[Opening Material for the task section]
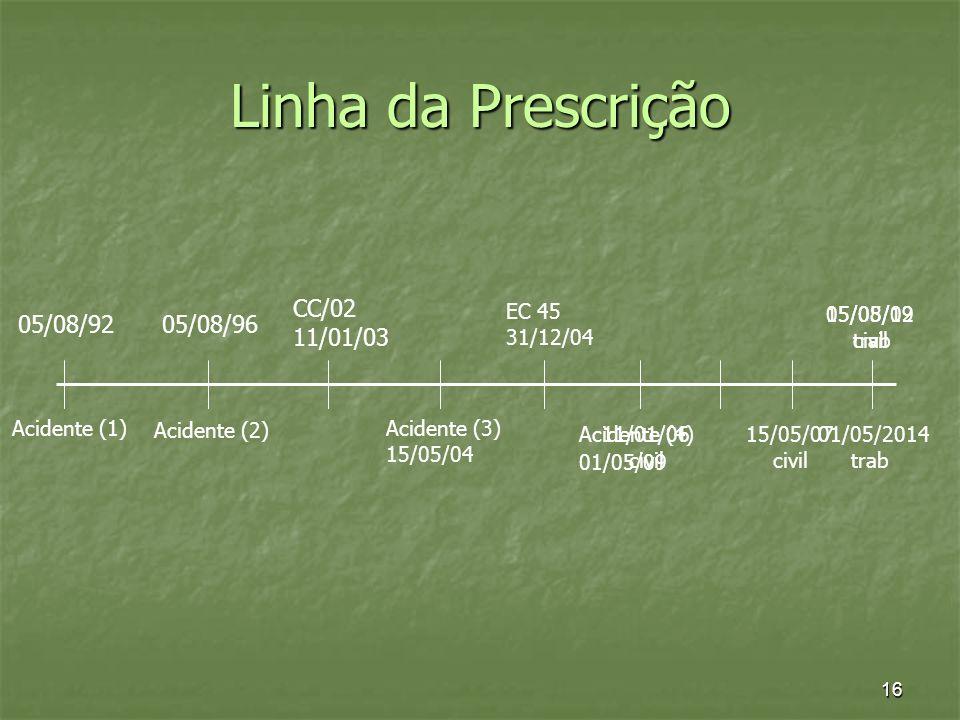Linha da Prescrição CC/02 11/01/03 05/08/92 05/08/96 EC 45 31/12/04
[Closing Material for the task section]
[Opening Material for the task section]
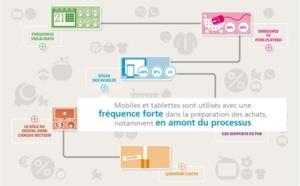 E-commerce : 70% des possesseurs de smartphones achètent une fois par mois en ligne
[Closing Material for the task section]
[Opening Material for the task section]
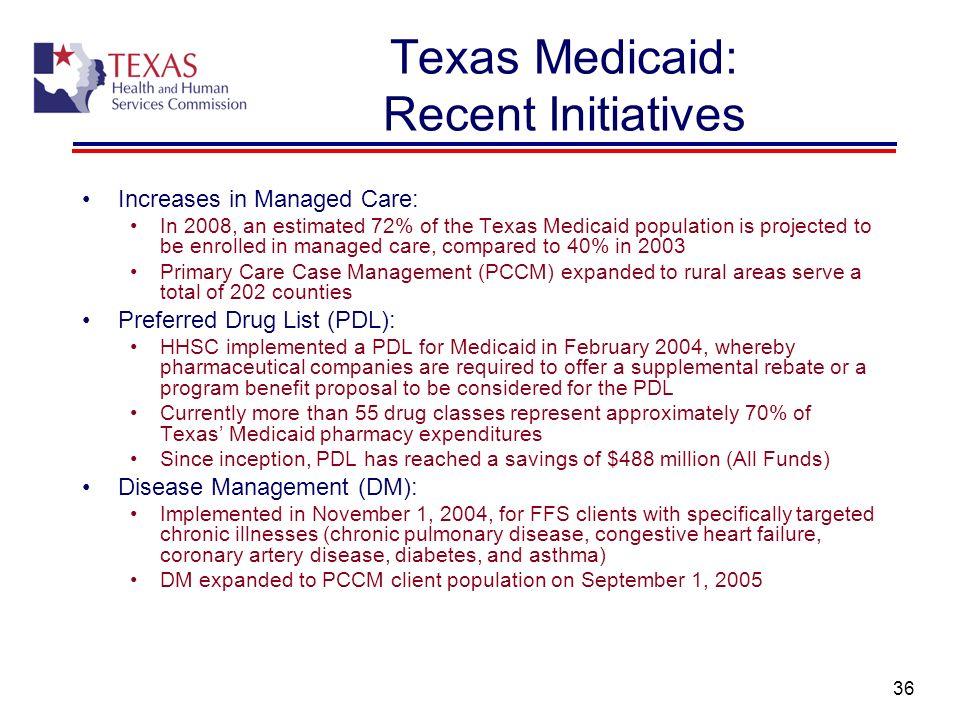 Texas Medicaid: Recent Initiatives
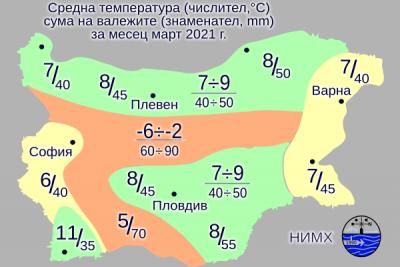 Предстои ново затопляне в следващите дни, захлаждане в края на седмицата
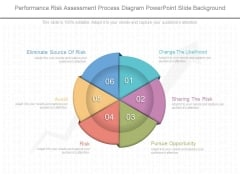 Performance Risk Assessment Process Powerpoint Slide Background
[Closing Material for the task section]
*Task objective:* Could you write out exactly the lines of the data above that run from the one holding "Texas Medicaid: Recent Initiatives" to the one holding "Performance Risk Assessment", with both ends in and all pictures out?

*Exercise output:*
 Texas Medicaid: Recent Initiatives
 Предстои ново затопляне в следващите дни, захлаждане в края на седмицата
 Performance Risk Assessment Process Powerpoint Slide Background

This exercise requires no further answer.